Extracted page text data
═══
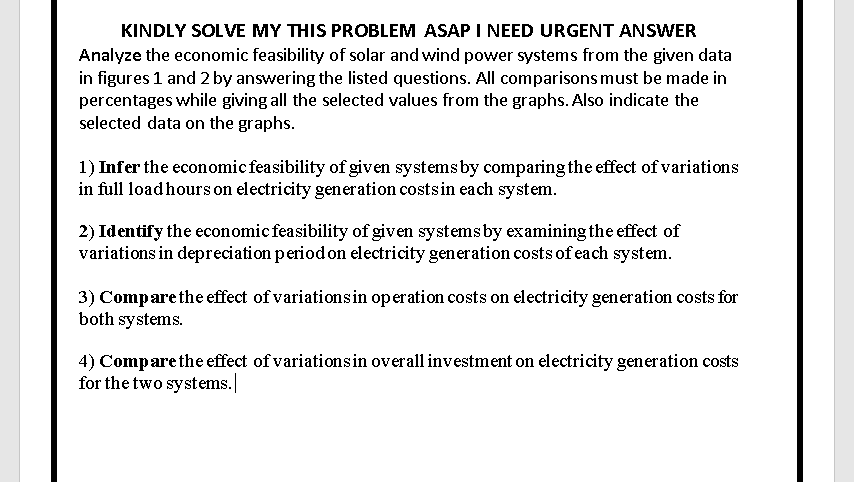 KINDLY SOLVE MY THIS PROBLEM ASAP I NEED URGENT ANSWER

Analyze the economic feasibility of solar and wind power systems from the given data in figures 1 and 2 by answering the listed questions. All comparisons must be made in percentages while giving all the selected values from the graphs. Also indicate the selected data on the graphs.

1) Infer the economic feasibility of given systems by comparing the effect of variations in full load hours on electricity generation costs in each system.

2) Identify the economic feasibility of given systems by examining the effect of variations in depreciation period on electricity generation costs of each system.

3) Compare the effect of variations in operation costs on electricity generation costs for both systems.

4) Compare the effect of variations in overall investment on electricity generation costs for the two systems.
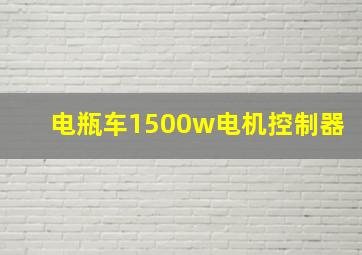 电瓶车1500w电机控制器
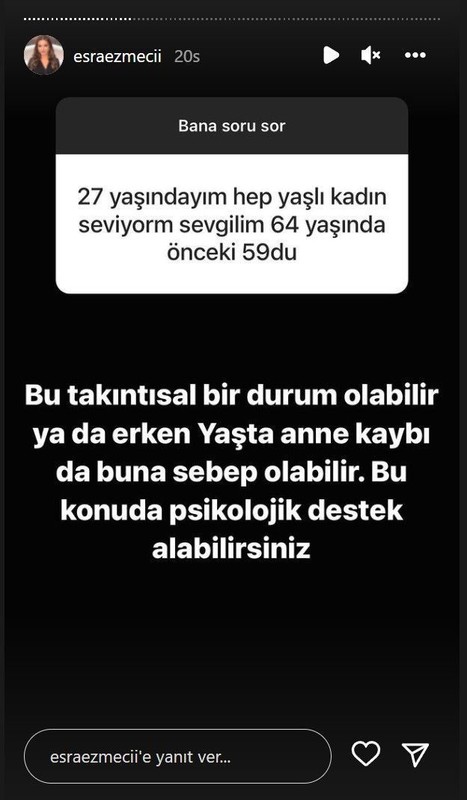 esraezmecii 20s

Bana soru sor

27 yaşındayım hep yaşlı kadın seviyorm sevgilim 64 yaşında önceki 59du

Bu takıntısal bir durum olabilir ya da erken Yaşta anne kaybı da buna sebep olabilir. Bu konuda psikolojik destek alabilirsiniz

esraezmecii'e yanıt ver...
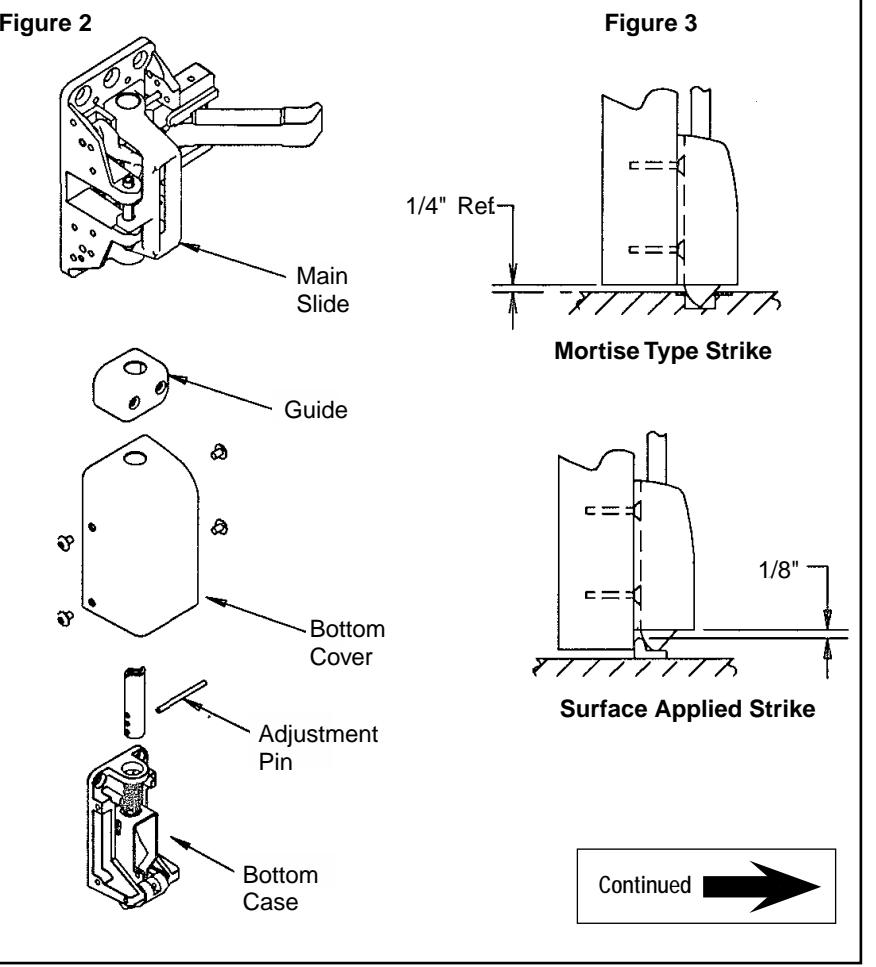 Figure 2

Main Slide

Guide

Bottom Cover

Adjustment Pin

Bottom Case

Figure 3

1/4" Ref

Mortise Type Strike

1/8"

Surface Applied Strike

Continued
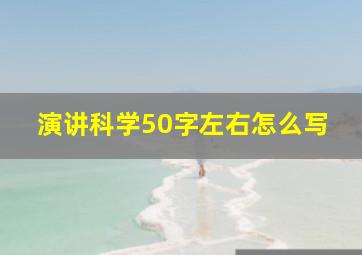 演讲科学50字左右怎么写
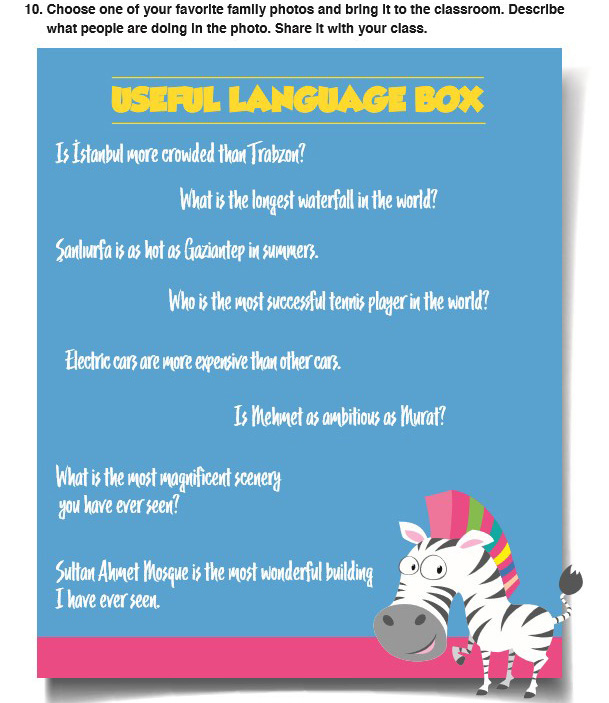 10. Choose one of your favorite family photos and bring it to the classroom. Describe what people are doing in the photo. Share it with your class.

USEFUL LANGUAGE BOX

Is İstanbul more crowded than Trabzon?

What is the longest waterfall in the world?

Şanlıurfa is as hot as Gaziantep in summers.

Who is the most successful tennis player in the world?

Electric cars are more expensive than other cars.

Is Mehmet as ambitious as Murat?

What is the most magnificent scenery you have ever seen?

Sultan Ahmet Mosque is the most wonderful building I have ever seen.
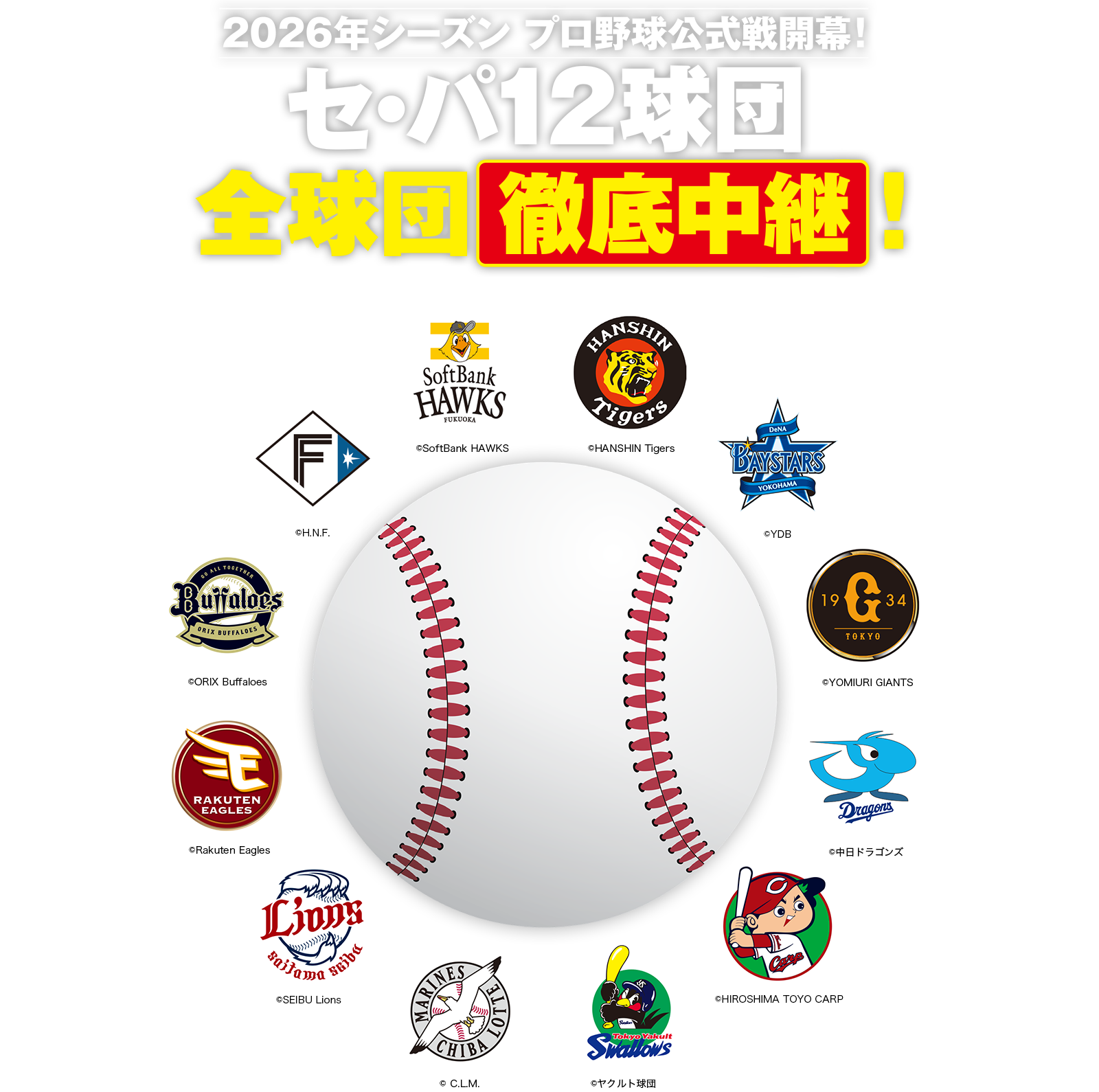 2026年シーズン プロ野球公式戦開幕！
セ・パ12球団
全球団 徹底中継！

SoftBank HAWKS FUKUOKA
©SoftBank HAWKS

HANSHIN Tigers
©HANSHIN Tigers

F
©H.N.F.

DeNA BAYSTARS YOKOHAMA
©YDB

GO ALL TOGETHER Buffaloes ORIX BUFFALOES
©ORIX Buffaloes

19 G 34 TOKYO
©YOMIURI GIANTS

RAKUTEN EAGLES
©Rakuten Eagles

Dragons
©中日ドラゴンズ

Lions saitama seibu
©SEIBU Lions

Carp
©HIROSHIMA TOYO CARP

MARINES CHIBA LOTTE
© C.L.M.

Tokyo Yakult Swallows
©ヤクルト球団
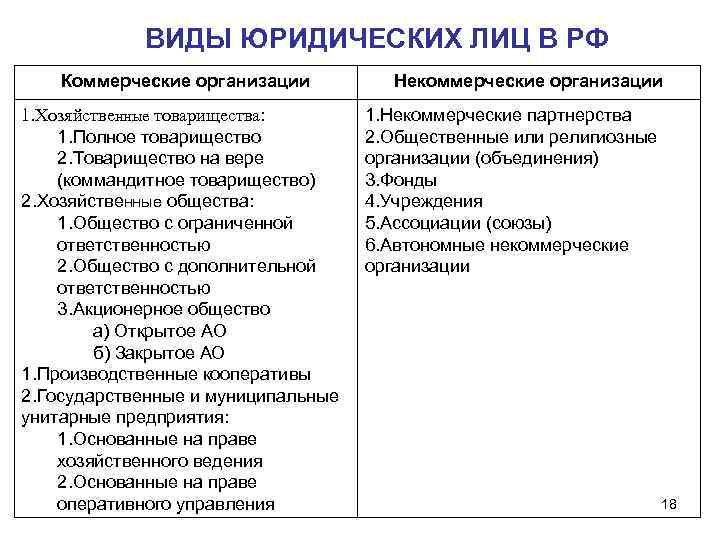 ВИДЫ ЮРИДИЧЕСКИХ ЛИЦ В РФ

| Коммерческие организации | Некоммерческие организации |
|---|---|
| 1.Хозяйственные товарищества: 1.Полное товарищество 2.Товарищество на вере (коммандитное товарищество) 2.Хозяйственные общества: 1.Общество с ограниченной ответственностью 2.Общество с дополнительной ответственностью 3.Акционерное общество а) Открытое АО б) Закрытое АО 1.Производственные кооперативы 2.Государственные и муниципальные унитарные предприятия: 1.Основанные на праве хозяйственного ведения 2.Основанные на праве оперативного управления | 1.Некоммерческие партнерства 2.Общественные или религиозные организации (объединения) 3.Фонды 4.Учреждения 5.Ассоциации (союзы) 6.Автономные некоммерческие организации |

18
═══
* [ACTION ITEM] The records above are to be reproduced exactly; the pictures are to be left out.

* [REPLY TO THE EXERCISE]
 KINDLY SOLVE MY THIS PROBLEM ASAP I NEED URGENT ANSWER

Analyze the economic feasibility of solar and wind power systems from the given data in figures 1 and 2 by answering the listed questions. All comparisons must be made in percentages while giving all the selected values from the graphs. Also indicate the selected data on the graphs.

1) Infer the economic feasibility of given systems by comparing the effect of variations in full load hours on electricity generation costs in each system.

2) Identify the economic feasibility of given systems by examining the effect of variations in depreciation period on electricity generation costs of each system.

3) Compare the effect of variations in operation costs on electricity generation costs for both systems.

4) Compare the effect of variations in overall investment on electricity generation costs for the two systems.
 电瓶车1500w电机控制器
 esraezmecii 20s

Bana soru sor

27 yaşındayım hep yaşlı kadın seviyorm sevgilim 64 yaşında önceki 59du

Bu takıntısal bir durum olabilir ya da erken Yaşta anne kaybı da buna sebep olabilir. Bu konuda psikolojik destek alabilirsiniz

esraezmecii'e yanıt ver...
 Figure 2

Main Slide

Guide

Bottom Cover

Adjustment Pin

Bottom Case

Figure 3

1/4" Ref

Mortise Type Strike

1/8"

Surface Applied Strike

Continued
 演讲科学50字左右怎么写
 10. Choose one of your favorite family photos and bring it to the classroom. Describe what people are doing in the photo. Share it with your class.

USEFUL LANGUAGE BOX

Is İstanbul more crowded than Trabzon?

What is the longest waterfall in the world?

Şanlıurfa is as hot as Gaziantep in summers.

Who is the most successful tennis player in the world?

Electric cars are more expensive than other cars.

Is Mehmet as ambitious as Murat?

What is the most magnificent scenery you have ever seen?

Sultan Ahmet Mosque is the most wonderful building I have ever seen.
 2026年シーズン プロ野球公式戦開幕！
セ・パ12球団
全球団 徹底中継！

SoftBank HAWKS FUKUOKA
©SoftBank HAWKS

HANSHIN Tigers
©HANSHIN Tigers

F
©H.N.F.

DeNA BAYSTARS YOKOHAMA
©YDB

GO ALL TOGETHER Buffaloes ORIX BUFFALOES
©ORIX Buffaloes

19 G 34 TOKYO
©YOMIURI GIANTS

RAKUTEN EAGLES
©Rakuten Eagles

Dragons
©中日ドラゴンズ

Lions saitama seibu
©SEIBU Lions

Carp
©HIROSHIMA TOYO CARP

MARINES CHIBA LOTTE
© C.L.M.

Tokyo Yakult Swallows
©ヤクルト球団
 ВИДЫ ЮРИДИЧЕСКИХ ЛИЦ В РФ

| Коммерческие организации | Некоммерческие организации |
|---|---|
| 1.Хозяйственные товарищества: 1.Полное товарищество 2.Товарищество на вере (коммандитное товарищество) 2.Хозяйственные общества: 1.Общество с ограниченной ответственностью 2.Общество с дополнительной ответственностью 3.Акционерное общество а) Открытое АО б) Закрытое АО 1.Производственные кооперативы 2.Государственные и муниципальные унитарные предприятия: 1.Основанные на праве хозяйственного ведения 2.Основанные на праве оперативного управления | 1.Некоммерческие партнерства 2.Общественные или религиозные организации (объединения) 3.Фонды 4.Учреждения 5.Ассоциации (союзы) 6.Автономные некоммерческие организации |

18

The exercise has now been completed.